● Objective
Look for the line containing "Studying the depicted" in the listing below. Retype that line and every subsequent line through the last one, and only those.
-------- Data supplied --------
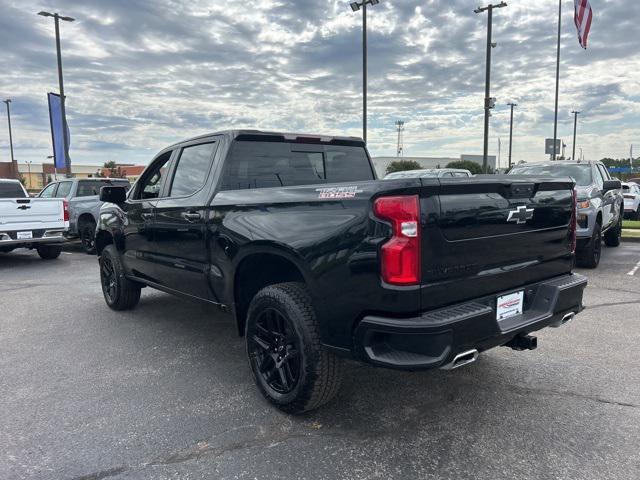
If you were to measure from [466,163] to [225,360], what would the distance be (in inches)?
2044

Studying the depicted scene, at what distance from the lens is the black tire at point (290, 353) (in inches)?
117

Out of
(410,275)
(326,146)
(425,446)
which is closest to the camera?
(410,275)

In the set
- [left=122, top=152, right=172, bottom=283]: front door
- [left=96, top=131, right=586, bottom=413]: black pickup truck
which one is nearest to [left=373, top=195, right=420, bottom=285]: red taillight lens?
[left=96, top=131, right=586, bottom=413]: black pickup truck

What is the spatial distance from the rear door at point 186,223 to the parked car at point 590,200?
5.36 m

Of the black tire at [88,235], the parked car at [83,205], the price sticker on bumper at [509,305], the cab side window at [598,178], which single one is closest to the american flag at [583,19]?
the cab side window at [598,178]

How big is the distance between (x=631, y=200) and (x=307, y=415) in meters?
17.8

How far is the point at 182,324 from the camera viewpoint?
543 centimetres

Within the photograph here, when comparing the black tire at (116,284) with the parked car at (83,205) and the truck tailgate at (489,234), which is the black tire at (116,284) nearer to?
the truck tailgate at (489,234)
--------
● Result of this task
Studying the depicted scene, at what distance from the lens is the black tire at point (290, 353) (in inches)?
117

Out of
(410,275)
(326,146)
(425,446)
which is closest to the camera?
(410,275)

In the set
- [left=122, top=152, right=172, bottom=283]: front door
- [left=96, top=131, right=586, bottom=413]: black pickup truck
which one is nearest to [left=373, top=195, right=420, bottom=285]: red taillight lens?
[left=96, top=131, right=586, bottom=413]: black pickup truck

What is the spatial distance from the rear door at point 186,223 to the parked car at point 590,200?
5.36 m

Of the black tire at [88,235], the parked car at [83,205], the price sticker on bumper at [509,305], the cab side window at [598,178], which single one is closest to the american flag at [583,19]?
the cab side window at [598,178]

How big is the distance between (x=631, y=200) and (x=307, y=415) in meters?
17.8

How far is the point at 182,324 from the camera viewpoint?
543 centimetres

Within the photograph here, when comparing the black tire at (116,284) with the parked car at (83,205) and the truck tailgate at (489,234), which is the black tire at (116,284) nearer to?
the truck tailgate at (489,234)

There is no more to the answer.